The second half of the set starts with High Sierra (1941). And it’s his portrayal of Roy Earle, a hardened, savvy, and no nonsense criminal just out of prison and on to his next big job that began to cement the Bogie persona: Tough, resourceful, independent, cynical but with a soft side. However, he was still second billed behind costar Ida Lupino.
It’s the film in the collection just before High Sierra that I’m writing about this week. It’s called They Drive By Night (1940). Bogart receives fourth billing, behind the film’s star George Raft, Ann Sheridan, and Ida Lupino. He plays Paul, the brother of Raft’s Joe Fabrini. The Fabrini boys are “wildcat” truckers who are away from home for days, sometimes weeks, at a time working long hours hauling freight for disreputable warehouse owners. Owners who don’t always pay what they promise.

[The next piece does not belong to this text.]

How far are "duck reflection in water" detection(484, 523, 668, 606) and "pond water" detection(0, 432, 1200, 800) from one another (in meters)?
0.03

It’s a hard life, but Joe is confident they will get their truck paid off and make a real go of it. Paul, who is weary of this hard way of making a living and would rather be home with his wife, supports his brother. So, despite his misgivings, he stays by Joe’s side. While they know there is an easier way of being truckers – work for one of the trucking outfits – that would mean they would lose their independence. No, Joe is going to stick with the wildcat way, getting whatever load they can haul, get paid when they can, and try to stay two steps ahead of their creditor.
We are shown how dangerous the life of a trucker can be, when the brothers, along with Cassie a waitress Joe is sweet on who had just quit her job, are driving behind another trucker who starts driving erratically. With all those long hours on the road, sleep is an occupational hazard. The brothers try to get the driver’s attention. Paul even attempts to jump into the cab, but to no avail. The driver awakens too late and his truck crashes and is engulfed in flames.

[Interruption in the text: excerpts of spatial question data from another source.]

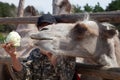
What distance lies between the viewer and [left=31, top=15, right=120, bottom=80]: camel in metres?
3.18

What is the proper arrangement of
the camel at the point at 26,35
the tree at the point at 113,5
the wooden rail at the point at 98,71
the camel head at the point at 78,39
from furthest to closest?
the tree at the point at 113,5 < the camel at the point at 26,35 < the wooden rail at the point at 98,71 < the camel head at the point at 78,39

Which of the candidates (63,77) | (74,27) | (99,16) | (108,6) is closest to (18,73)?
(63,77)

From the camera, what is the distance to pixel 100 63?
351 centimetres

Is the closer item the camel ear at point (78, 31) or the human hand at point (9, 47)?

Fed up with not getting paid and angry that the crooked man who owed them money had also set the creditor on their trail, the Fabrini boys burst into his warehouse office. They shake him down for the $300 he owes them. They get their pay and take their leave.
With some money in his pocket and an empty truck, Joe is looking for a haul.
He gets in a fight with another trucker, as one would do in those days, in the street outside one of those trucking outfits. During the fight, Joe is called into the building by his old friend Ed Carlson, played by Alan Hale. Carlson used to be a wildcat trucker like Joe, until he was able to start his own trucking business, which was doing very well. Carlson wants Joe to work for him, but Joe refuses. Carlson understands and offers his old friend a tip on where he could pick up a load of lemons for cheap and sell it for a big profit. And that profit would be Joe’s!
Let me talk a little about Ed Carlson. This guy. Possibly the most affable character in Hollywood history. He laughs and chuckles his way through every scene he’s in, except the one in which he is passed out drunk. On the one hand, he wishes he was still driving a big rig; on the other, he’s loving the lavish lifestyle all that money affords him.
He’s also one of the most oblivious characters in Hollywood history. His wife Lana, played by Ida Lupino, absolutely despises him. And she’s so obvious about. The only way she could be more obvious would be if she said straight out “I despise you” every time she spoke him. Actually, she practically does, but good old affable Ed just chuckles away remarking on what a great wit his loving wife has.
Lana also has the hots for Joe. Joe sees right through her and never gives in to her advances.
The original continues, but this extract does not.